• Problem to solve:
Could you update the Homer Bailey article below, starting at the words "CINCINNATI — After" and stopping after "a big step.", with "elbow" replaced by "knee" each time it appears?

• Selected passage:
# # # # #
CINCINNATI — After two elbow surgeries in eight months, Homer Bailey is finally getting back to normal. For Bailey, normal means deer hunting, calf roping and living his Texas-ranch lifestyle.
“It’s the first time in a while I do stuff without thinking about my elbow,” Bailey said at Redsfest Saturday. “Does that make any sense? Anybody who’s had any surgery of any kind knows.
“I don’t think about the elbow. I can hang tree stands. I can climb up in a tree. I can rope. I can grab feed bags and hay bales. Do whatever and I don’t think about it.”
Reds manager Bryan Price says that’s a big step.
“Just to be able to go home and say, 'I don't have to do anything for a month or six weeks, then I can start doing some cardio, and then I can get into the weight room, and then I can begin my throwing program.' That in and of itself will be a benefit to him,” Price said.
# # # # #
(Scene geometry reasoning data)
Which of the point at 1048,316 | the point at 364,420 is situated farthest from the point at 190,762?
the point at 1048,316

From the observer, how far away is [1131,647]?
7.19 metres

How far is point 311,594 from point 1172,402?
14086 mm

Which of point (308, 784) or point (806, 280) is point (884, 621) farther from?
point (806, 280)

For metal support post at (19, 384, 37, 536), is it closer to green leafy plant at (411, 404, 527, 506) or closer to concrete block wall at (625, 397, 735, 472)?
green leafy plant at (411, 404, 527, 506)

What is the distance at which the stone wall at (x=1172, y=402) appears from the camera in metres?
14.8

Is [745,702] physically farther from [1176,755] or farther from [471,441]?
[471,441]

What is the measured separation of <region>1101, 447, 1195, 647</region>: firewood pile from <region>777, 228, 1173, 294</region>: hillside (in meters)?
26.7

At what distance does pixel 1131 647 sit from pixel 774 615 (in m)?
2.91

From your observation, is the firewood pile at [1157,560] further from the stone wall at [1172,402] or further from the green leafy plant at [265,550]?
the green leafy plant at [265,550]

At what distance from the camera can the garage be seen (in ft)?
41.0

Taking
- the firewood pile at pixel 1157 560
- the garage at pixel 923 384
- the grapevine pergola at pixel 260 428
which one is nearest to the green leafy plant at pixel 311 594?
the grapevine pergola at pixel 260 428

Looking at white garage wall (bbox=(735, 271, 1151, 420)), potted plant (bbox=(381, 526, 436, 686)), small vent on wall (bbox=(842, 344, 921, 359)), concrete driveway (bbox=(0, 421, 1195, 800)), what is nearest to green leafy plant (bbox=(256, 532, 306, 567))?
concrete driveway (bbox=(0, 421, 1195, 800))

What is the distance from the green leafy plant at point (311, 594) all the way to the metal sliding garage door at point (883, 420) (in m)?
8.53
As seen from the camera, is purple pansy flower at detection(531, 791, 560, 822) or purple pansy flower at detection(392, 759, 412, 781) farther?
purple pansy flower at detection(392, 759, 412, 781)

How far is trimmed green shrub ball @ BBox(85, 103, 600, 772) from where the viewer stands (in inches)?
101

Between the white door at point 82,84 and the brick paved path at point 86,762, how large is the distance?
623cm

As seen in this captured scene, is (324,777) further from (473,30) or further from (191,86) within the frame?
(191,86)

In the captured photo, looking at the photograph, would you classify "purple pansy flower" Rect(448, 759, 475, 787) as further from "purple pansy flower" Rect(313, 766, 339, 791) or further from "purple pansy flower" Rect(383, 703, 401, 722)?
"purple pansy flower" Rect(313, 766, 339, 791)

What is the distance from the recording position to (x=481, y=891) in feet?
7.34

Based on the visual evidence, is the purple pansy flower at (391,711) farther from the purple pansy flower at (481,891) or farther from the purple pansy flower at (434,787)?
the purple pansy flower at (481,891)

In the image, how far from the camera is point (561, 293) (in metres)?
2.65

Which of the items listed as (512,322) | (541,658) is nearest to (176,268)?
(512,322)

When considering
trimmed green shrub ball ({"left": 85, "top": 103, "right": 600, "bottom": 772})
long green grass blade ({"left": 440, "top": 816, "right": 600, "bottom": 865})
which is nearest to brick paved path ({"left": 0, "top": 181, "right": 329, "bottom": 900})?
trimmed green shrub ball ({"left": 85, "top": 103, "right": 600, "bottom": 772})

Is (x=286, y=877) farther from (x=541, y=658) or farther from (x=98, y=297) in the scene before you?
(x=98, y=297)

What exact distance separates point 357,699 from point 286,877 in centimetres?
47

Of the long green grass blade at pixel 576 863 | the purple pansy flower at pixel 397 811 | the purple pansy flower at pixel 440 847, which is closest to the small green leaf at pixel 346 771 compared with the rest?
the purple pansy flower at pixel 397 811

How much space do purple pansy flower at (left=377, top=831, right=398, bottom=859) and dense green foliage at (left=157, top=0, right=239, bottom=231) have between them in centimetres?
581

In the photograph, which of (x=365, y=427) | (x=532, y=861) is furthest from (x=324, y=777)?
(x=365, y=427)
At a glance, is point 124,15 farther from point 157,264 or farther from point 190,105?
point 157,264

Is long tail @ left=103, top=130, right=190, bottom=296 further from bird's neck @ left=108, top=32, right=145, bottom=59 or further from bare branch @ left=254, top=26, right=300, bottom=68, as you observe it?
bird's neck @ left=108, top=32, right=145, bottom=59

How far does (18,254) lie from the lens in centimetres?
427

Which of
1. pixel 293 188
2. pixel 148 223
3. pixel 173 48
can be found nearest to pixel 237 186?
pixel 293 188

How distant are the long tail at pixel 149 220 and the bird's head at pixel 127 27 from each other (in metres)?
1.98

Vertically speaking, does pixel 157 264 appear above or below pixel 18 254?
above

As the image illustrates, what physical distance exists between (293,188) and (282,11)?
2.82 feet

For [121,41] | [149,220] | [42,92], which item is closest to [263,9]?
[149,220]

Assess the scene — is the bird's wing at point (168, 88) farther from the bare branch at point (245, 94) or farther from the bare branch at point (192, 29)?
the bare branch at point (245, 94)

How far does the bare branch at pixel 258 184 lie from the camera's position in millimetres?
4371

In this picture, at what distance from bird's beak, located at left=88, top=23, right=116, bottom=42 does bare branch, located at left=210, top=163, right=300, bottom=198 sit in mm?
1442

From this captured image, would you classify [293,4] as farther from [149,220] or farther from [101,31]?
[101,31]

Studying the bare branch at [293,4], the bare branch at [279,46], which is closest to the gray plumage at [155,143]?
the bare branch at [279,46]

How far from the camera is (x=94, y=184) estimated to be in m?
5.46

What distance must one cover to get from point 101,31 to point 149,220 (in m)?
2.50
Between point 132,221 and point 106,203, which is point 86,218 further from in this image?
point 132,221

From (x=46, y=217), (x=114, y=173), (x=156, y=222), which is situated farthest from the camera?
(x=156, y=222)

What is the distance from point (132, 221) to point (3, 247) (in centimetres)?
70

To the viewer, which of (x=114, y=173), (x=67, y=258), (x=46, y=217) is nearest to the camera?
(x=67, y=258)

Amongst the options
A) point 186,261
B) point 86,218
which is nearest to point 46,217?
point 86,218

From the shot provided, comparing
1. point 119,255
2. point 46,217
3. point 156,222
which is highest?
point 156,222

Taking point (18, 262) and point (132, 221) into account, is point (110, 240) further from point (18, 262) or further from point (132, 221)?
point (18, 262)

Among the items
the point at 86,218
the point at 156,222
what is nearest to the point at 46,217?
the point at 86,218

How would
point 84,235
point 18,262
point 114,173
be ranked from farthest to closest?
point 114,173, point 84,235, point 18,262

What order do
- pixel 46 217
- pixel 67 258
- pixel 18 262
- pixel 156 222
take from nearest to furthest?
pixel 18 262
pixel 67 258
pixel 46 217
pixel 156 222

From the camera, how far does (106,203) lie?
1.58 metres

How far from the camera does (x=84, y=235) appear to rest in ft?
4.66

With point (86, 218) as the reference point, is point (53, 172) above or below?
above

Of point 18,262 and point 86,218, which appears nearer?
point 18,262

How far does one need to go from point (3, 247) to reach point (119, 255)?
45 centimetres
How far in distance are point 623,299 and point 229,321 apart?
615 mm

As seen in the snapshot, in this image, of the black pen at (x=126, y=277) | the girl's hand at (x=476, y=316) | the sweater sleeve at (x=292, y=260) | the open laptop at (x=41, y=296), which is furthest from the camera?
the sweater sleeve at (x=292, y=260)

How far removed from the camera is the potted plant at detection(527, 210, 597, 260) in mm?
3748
# # # # #
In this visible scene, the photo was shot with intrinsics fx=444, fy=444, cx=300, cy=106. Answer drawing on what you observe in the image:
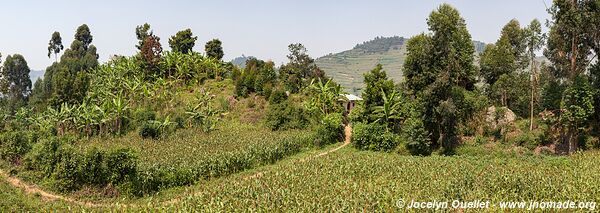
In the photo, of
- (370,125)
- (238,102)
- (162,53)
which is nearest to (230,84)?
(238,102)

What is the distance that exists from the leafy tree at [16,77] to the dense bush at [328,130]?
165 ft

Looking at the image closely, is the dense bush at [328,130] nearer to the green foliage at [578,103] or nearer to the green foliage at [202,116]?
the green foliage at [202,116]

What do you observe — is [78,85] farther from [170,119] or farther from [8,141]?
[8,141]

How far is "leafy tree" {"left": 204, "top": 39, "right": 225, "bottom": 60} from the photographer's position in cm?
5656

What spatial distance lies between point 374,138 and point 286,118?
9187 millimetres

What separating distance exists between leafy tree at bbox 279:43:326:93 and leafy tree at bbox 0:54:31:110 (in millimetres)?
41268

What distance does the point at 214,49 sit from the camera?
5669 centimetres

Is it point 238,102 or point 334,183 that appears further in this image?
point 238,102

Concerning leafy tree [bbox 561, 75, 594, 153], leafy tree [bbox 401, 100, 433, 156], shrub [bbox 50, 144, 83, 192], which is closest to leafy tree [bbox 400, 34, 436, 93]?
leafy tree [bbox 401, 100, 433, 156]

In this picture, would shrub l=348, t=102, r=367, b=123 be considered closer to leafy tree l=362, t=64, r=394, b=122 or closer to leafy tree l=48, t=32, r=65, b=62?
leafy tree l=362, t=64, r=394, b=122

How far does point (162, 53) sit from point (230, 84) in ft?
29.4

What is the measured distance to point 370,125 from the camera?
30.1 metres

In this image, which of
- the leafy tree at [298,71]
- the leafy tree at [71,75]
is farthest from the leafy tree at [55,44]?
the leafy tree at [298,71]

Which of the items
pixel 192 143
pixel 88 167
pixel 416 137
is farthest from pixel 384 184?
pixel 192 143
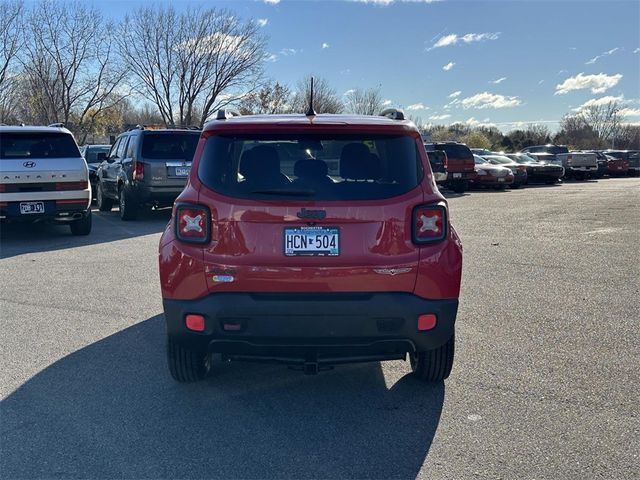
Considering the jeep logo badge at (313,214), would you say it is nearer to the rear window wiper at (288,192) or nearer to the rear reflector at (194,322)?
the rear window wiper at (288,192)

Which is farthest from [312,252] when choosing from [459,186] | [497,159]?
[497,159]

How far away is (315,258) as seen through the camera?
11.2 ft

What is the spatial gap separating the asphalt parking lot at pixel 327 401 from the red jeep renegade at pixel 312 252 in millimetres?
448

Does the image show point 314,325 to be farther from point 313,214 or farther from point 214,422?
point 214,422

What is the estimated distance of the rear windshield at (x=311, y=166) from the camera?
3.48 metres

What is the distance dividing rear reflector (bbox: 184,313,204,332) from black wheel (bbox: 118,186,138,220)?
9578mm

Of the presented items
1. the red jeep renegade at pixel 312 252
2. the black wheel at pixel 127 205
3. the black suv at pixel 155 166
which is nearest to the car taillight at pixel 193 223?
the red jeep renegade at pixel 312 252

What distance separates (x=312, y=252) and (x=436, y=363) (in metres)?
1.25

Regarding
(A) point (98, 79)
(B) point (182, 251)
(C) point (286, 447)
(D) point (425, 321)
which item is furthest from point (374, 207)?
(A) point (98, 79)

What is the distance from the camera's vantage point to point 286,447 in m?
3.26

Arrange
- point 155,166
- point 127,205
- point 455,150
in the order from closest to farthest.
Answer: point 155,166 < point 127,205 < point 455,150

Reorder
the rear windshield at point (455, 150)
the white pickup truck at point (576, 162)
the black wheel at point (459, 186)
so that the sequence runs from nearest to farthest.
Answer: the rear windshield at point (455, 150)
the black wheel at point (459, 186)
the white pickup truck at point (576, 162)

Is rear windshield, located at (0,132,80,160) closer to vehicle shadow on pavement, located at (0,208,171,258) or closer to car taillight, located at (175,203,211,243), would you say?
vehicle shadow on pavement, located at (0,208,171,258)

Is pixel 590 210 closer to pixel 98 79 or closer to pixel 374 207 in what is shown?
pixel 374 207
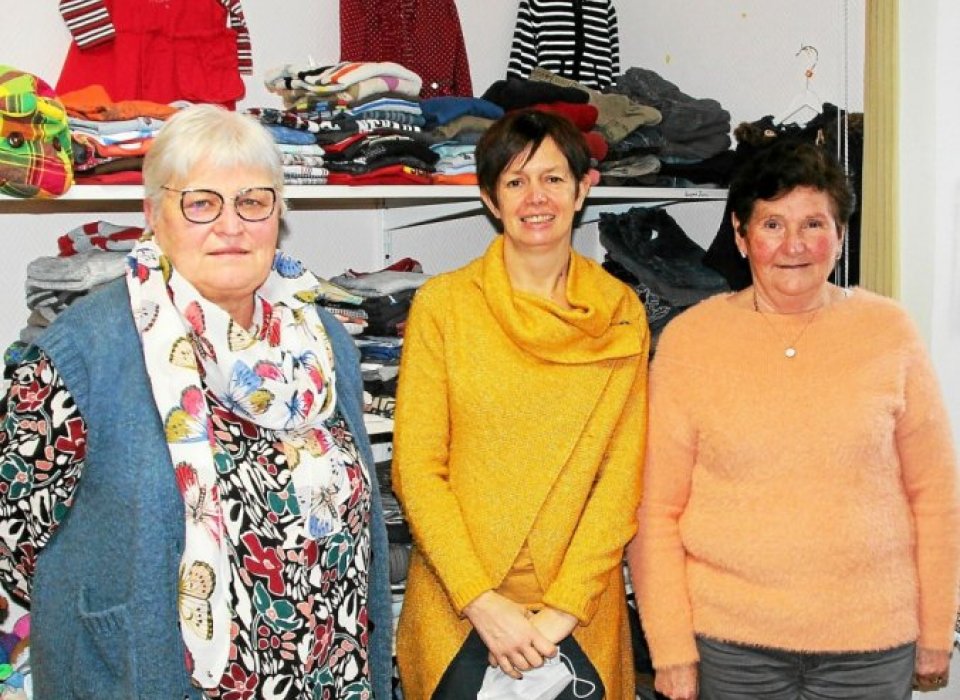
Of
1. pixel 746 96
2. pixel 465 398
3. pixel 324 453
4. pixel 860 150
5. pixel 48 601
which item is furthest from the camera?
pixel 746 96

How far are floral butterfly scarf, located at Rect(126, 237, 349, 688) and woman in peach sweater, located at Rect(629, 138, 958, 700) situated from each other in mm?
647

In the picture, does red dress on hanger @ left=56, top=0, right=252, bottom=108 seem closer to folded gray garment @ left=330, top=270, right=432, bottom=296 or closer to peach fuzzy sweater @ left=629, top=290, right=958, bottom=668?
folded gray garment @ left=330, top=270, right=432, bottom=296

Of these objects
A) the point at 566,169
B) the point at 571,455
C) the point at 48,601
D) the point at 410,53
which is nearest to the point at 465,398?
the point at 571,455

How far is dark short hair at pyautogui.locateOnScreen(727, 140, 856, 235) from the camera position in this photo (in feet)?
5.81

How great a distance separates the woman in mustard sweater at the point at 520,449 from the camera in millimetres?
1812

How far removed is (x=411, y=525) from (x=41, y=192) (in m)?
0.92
# # # # #
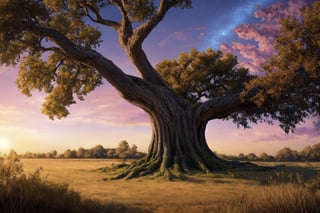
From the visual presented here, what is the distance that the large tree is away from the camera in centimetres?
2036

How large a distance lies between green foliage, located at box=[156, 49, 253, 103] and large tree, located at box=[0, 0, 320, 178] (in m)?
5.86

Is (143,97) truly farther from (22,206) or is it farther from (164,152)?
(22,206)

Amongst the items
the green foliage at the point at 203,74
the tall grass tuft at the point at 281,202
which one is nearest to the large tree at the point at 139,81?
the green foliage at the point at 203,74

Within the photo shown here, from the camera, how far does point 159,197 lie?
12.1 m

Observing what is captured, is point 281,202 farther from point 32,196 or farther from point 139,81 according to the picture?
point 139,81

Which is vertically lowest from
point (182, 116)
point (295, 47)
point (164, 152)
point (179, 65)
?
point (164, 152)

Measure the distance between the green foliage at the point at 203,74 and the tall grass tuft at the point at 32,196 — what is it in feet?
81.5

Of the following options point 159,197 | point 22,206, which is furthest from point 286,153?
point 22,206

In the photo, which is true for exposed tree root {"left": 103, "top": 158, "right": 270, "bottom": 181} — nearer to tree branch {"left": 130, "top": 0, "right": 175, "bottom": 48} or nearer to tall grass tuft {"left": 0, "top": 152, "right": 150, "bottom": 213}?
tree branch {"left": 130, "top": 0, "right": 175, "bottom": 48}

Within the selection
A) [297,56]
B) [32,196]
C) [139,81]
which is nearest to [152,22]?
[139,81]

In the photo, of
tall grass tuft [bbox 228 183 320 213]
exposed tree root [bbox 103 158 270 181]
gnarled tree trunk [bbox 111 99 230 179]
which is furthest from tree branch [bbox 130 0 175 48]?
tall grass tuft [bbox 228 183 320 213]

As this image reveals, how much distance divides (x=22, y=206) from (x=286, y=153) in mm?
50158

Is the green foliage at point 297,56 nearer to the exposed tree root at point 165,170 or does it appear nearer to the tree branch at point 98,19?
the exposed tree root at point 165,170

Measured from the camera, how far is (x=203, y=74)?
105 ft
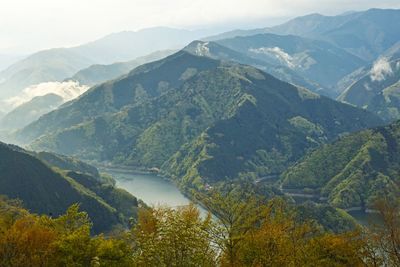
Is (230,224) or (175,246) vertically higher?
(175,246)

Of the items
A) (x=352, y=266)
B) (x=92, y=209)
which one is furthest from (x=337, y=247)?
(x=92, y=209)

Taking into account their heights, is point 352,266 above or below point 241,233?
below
# # # # #
• Response for this exercise:
CINCINNATI — After two knee surgeries in eight months, Homer Bailey is finally getting back to normal. For Bailey, normal means deer hunting, calf roping and living his Texas-ranch lifestyle.
“It’s the first time in a while I do stuff without thinking about my knee,” Bailey said at Redsfest Saturday. “Does that make any sense? Anybody who’s had any surgery of any kind knows.
“I don’t think about the knee. I can hang tree stands. I can climb up in a tree. I can rope. I can grab feed bags and hay bales. Do whatever and I don’t think about it.”
Reds manager Bryan Price says that’s a big step.